Participants built a plan for a racially conscious climate change action. They tasked the
environmental research team, a five-person collective that included grass-roots organizers,
Black doctors like Alvin Poussaint and researchers from universities across the country, with
creating a platform to be included in the National Black Political Agenda — a 68-page
published document that delicately combined the priorities of various constituencies. The
agenda included six action items for Black people looking to shape climate change
discussions, including “educat[ing] Black community residents on the causes and effects of
pollution” and setting community standards for maximum amounts of pollutants in their
areas. Gary organizers also encouraged participants to explore how to reduce air pollution in
inner cities and support those who “bring suit against corporations and other entities” that
were responsible for polluting Black residential areas.

Thinking long-term, convention attendees advised local groups to try to “provide technical
training and public service employment” in their communities to promote Black people’s
“entry into environmental protection occupations.” Their ultimate goal was to install
organizers in formal government positions to help create community-controlled programs to
mitigate climate change. Finally, they called on all Black people to create “action groups” to
combat the major polluters in their areas.
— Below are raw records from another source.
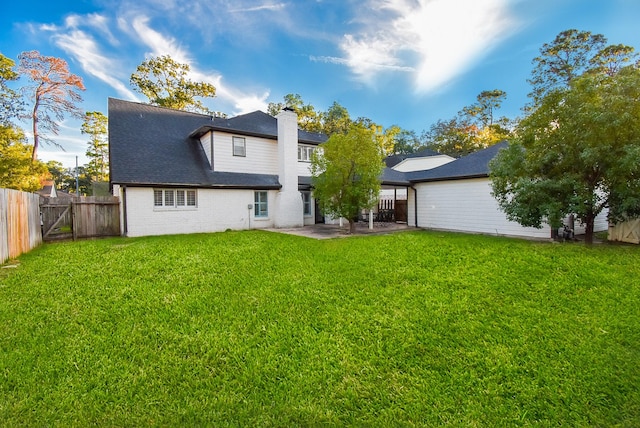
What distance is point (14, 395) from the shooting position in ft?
9.23

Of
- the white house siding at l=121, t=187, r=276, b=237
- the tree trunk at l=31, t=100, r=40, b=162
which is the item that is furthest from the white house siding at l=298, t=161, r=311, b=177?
the tree trunk at l=31, t=100, r=40, b=162

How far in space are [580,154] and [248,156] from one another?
41.7ft

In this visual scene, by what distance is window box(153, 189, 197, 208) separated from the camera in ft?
40.0

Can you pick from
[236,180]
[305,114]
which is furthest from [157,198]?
[305,114]

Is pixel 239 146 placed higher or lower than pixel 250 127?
lower

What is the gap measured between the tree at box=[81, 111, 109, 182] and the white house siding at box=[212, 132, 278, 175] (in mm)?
25480

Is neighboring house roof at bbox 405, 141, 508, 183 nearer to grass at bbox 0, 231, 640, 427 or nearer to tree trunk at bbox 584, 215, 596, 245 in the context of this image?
tree trunk at bbox 584, 215, 596, 245

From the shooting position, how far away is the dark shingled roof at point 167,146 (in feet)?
39.4

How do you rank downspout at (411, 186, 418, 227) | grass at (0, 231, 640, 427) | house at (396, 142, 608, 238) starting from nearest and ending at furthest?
grass at (0, 231, 640, 427)
house at (396, 142, 608, 238)
downspout at (411, 186, 418, 227)

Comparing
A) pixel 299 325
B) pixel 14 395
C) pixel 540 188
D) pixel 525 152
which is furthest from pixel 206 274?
pixel 525 152

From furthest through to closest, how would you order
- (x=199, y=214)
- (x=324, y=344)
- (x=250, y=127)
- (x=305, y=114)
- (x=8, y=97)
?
1. (x=305, y=114)
2. (x=8, y=97)
3. (x=250, y=127)
4. (x=199, y=214)
5. (x=324, y=344)

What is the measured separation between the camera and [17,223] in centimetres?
779

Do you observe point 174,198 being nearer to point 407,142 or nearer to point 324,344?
point 324,344

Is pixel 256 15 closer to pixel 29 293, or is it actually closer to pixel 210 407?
pixel 29 293
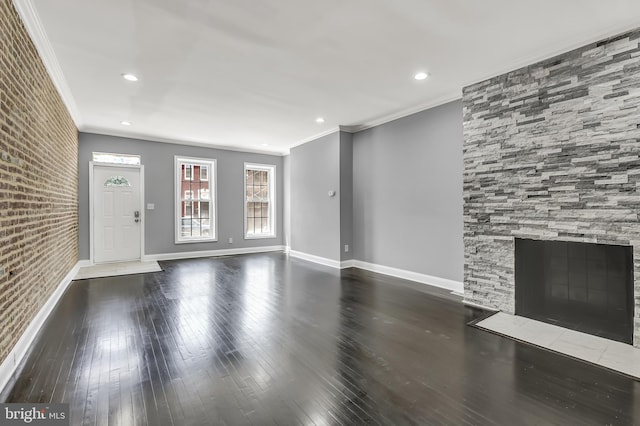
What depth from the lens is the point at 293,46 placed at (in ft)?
9.46

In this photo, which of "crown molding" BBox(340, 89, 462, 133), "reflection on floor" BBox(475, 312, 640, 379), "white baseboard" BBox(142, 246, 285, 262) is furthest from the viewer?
"white baseboard" BBox(142, 246, 285, 262)

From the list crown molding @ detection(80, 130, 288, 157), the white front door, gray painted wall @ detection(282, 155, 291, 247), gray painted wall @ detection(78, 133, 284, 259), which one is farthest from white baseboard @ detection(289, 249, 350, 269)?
the white front door

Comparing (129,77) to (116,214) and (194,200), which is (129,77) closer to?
(116,214)

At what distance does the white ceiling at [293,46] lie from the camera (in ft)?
7.79

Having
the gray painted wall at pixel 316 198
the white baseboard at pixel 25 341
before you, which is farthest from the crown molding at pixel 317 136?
the white baseboard at pixel 25 341

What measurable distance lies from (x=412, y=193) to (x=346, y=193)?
4.82ft

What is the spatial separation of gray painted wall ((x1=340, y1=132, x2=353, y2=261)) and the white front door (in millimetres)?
4386

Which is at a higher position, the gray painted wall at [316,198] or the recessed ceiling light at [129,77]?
the recessed ceiling light at [129,77]

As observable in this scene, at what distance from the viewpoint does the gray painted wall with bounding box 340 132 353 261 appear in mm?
5852

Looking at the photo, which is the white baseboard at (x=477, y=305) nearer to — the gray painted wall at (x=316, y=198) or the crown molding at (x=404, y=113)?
the gray painted wall at (x=316, y=198)

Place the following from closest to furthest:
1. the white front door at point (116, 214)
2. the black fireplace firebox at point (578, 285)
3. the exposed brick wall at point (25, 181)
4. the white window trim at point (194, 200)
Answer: the exposed brick wall at point (25, 181)
the black fireplace firebox at point (578, 285)
the white front door at point (116, 214)
the white window trim at point (194, 200)

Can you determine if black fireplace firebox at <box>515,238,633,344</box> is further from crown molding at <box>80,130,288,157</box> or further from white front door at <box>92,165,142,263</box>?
white front door at <box>92,165,142,263</box>

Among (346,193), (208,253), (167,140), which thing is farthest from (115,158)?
(346,193)

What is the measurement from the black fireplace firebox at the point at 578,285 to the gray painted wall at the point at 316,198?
10.5 ft
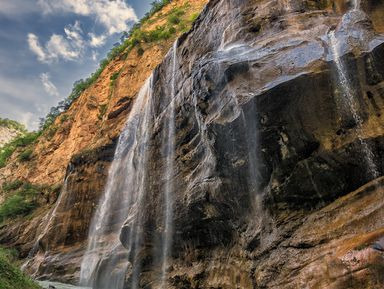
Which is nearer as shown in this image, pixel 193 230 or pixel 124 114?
pixel 193 230

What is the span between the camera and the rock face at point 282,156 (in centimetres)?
857

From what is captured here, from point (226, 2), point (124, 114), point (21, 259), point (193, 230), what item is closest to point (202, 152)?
point (193, 230)

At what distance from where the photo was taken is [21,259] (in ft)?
97.6

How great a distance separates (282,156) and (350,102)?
200 cm

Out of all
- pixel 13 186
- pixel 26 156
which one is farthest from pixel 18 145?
pixel 13 186

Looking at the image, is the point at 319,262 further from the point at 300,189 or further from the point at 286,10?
the point at 286,10

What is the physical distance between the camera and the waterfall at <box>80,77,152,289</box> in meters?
18.6

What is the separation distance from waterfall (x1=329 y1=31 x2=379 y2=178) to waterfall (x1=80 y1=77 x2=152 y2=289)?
9.63m

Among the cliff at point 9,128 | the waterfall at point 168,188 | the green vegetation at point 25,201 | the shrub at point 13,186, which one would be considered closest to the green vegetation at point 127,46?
the shrub at point 13,186

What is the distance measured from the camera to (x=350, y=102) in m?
9.62

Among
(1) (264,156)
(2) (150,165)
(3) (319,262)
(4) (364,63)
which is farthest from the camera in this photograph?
(2) (150,165)

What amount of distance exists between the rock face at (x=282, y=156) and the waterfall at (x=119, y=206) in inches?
150

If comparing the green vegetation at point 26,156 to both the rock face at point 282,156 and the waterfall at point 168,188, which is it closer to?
the waterfall at point 168,188

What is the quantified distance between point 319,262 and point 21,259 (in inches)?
1058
Those who came to Gary knew that there would be no progress for Black people unless they
made protecting the planet a central part of their efforts to safeguard Black rights.
Convention-goers ranging from Jessie Jackson to Black student organizers recognized White
lawmakers’ efforts to de-racialize and de-radicalize environmental justice despite the fact that
Black people’s experiences revealed a clear connection between environmental deterioration
and racial discrimination.

When the convention closed, thousands of Black organizers returned to their homes equipped
with action items to support climate change initiatives in their area. In Gary for example, a
group of Black residents joined forces to support a bill to curb emissions of the U.S. Steel
Corp., the primary polluter of the city. A few years later, environmental-justice organizing
gained national attention when Black residents in Warren County, N.C., protested the state’s
effort to dump thousands of truckloads of toxic soil in Afton, a rural, Black community.

Convention organizers’ environmental action platform was prescient. Indeed, their fears
about “the policies and actions” of “industrial plants, motor vehicles, slumlords, and
governmental agencies” polluting Black areas through poor housing conditions, toxic waste
dumping and tax breaks for chemical plants and factories, are coming to fruition today.

Even more perceptive was organizers’ assessment that the focus and face of climate justice
was and would continue to be White. Just as Earth Day whitewashed the Gary organizers’
environmental concerns, so too does the environmental justice movement in America remain
segregated today. White environmental interests and dollars tend to focus on preserving
wildlife and green spaces, while activists of color focus primarily on preventing industrial
plants and chemical waste from uprooting or polluting their communities. Meanwhile the
most recognizable climate change activists, like Greta Thunberg, are White, and activists of
color remain relatively unknown and underappreciated.

That’s why we need to remember their solutions as well, particularly their calls to integrate
environmental justice into all aspects of organizing. The Gary organizers left us a road map
before they left West Side High School 50 years ago this month. Most important, they left us
with one of the biggest lessons of this historic meeting: climate justice is racial justice.